First to the problem:
I have some simple ATM strategy templates. Basically it is a fixed trailing stop, but from my discussion with customer support it would seem that this would affect any stops. If i put an order and the order gets filled with multiple partial fills, then NT places a separate stop order for each and every fill, rather than manage a single stop order for the entire position. Since my broker charges a flat commission per order (not per lot or %), this results in a hugely inflated commission. If I get 4 fills I pay commission on the exit 4 times!
According to customer support, this it how it is and that's that. Nothing can be done.

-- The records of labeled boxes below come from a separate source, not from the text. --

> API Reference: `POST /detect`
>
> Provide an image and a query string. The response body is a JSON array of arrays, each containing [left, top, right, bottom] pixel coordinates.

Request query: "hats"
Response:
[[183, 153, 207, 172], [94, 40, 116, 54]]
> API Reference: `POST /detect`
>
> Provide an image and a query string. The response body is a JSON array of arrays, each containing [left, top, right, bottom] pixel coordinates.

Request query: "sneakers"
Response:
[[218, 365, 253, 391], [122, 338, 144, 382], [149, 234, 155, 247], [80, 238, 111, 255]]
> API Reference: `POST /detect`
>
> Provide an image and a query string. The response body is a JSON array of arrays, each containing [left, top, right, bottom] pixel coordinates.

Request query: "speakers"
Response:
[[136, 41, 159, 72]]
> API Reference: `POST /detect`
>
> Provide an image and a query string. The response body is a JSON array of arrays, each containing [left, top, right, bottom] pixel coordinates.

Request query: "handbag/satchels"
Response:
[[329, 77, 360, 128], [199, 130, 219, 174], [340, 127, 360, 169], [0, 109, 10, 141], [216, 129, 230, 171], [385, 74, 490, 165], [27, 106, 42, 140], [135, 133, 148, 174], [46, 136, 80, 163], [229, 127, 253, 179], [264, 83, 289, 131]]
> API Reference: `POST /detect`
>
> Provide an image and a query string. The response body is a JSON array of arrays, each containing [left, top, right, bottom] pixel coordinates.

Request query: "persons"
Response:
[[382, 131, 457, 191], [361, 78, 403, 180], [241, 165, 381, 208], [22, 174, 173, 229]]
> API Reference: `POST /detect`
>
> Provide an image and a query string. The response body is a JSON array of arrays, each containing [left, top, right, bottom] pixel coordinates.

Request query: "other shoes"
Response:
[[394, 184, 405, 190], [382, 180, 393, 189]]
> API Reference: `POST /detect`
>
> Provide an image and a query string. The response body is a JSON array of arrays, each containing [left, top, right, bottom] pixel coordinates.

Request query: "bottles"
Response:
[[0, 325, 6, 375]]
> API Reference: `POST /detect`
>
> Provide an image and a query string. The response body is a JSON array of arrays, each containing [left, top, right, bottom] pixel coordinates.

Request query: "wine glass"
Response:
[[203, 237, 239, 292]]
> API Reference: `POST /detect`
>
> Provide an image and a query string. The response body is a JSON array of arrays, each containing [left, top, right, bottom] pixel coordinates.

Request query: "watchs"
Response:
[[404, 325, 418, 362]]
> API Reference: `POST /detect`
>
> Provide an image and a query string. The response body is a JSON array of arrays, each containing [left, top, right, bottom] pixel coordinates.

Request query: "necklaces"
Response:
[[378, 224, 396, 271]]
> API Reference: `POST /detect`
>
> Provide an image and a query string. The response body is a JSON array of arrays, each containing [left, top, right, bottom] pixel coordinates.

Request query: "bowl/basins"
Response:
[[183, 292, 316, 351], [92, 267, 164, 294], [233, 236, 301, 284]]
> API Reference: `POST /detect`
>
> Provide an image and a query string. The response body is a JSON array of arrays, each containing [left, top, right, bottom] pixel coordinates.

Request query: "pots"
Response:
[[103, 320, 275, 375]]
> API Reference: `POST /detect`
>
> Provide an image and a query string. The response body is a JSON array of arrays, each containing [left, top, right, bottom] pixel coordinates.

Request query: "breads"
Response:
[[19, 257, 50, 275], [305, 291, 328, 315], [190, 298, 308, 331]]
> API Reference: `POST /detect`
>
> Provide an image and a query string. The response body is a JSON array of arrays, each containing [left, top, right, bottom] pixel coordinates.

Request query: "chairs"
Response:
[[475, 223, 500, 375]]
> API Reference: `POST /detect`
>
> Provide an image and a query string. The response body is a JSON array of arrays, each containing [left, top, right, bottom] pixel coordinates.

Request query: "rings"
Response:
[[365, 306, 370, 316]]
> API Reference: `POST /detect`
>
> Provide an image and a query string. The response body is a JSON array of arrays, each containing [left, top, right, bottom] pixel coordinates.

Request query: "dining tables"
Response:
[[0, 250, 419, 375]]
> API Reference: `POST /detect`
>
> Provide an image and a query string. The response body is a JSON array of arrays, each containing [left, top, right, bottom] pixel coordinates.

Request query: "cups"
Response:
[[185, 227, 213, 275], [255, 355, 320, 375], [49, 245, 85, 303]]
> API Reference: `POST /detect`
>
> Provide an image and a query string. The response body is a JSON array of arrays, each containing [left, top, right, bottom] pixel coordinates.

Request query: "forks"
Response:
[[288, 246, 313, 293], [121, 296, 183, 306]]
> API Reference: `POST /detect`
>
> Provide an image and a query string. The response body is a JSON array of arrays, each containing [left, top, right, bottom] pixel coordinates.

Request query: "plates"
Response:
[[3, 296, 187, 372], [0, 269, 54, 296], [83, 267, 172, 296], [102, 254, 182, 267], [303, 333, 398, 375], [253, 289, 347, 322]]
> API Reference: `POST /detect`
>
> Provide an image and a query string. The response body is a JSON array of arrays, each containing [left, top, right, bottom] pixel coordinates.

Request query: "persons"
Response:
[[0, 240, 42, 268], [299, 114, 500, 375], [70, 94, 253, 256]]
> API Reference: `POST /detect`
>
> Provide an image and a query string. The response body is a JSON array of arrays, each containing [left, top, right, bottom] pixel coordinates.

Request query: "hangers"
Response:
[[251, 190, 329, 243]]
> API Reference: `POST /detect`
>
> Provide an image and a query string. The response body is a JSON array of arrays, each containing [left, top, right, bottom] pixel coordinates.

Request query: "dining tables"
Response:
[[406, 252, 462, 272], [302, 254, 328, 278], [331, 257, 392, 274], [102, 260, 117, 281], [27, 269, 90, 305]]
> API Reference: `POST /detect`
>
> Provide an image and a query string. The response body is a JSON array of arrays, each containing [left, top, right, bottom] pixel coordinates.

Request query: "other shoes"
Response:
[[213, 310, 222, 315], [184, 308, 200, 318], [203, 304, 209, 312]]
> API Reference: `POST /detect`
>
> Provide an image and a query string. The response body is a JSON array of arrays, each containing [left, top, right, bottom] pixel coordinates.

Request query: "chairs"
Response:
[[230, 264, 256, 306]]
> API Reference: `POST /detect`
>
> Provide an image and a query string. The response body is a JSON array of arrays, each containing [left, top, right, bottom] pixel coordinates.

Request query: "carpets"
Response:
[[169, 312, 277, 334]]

This pretty much rules out limit orders for me, and makes even market orders dicy unless there is huge liquidity in the stock.
So I am looking to resolve this by writing my own strategy rather than relying on ATM.
Now to the question:
My question then would be - if I create a strategy to manage my own stops, and then use the "managed" set of API calls, and in this code I put in my OnOrderUpdate method code that would SetStopLoss() or SetTrailStop() to update the stop to the full size of all the fills I received so far, would that result in a single order to the broker or would it break it up to multiple orders as well? In pseudo-code it would look like this:
void OnOrderUpdate(order)
{
if (order == MyEntryOrder)
{
SetStopLoss(ComputeStopPrice()) // or SetTrailStop(...)
}
}
It sounds clear to me that I could always resort to the "unmanaged" API and simply submit a stop loss order using SubmitOrder() and then when I get new fills cancel the stop order and submit a new one. This would clearly result in a single stop order for the entire fill every time (with exposure during the time that the order is changed). The question is - would the "managed API" approach listed above work as I expect or would it also result in one stop order per fill as the ATM behavior is?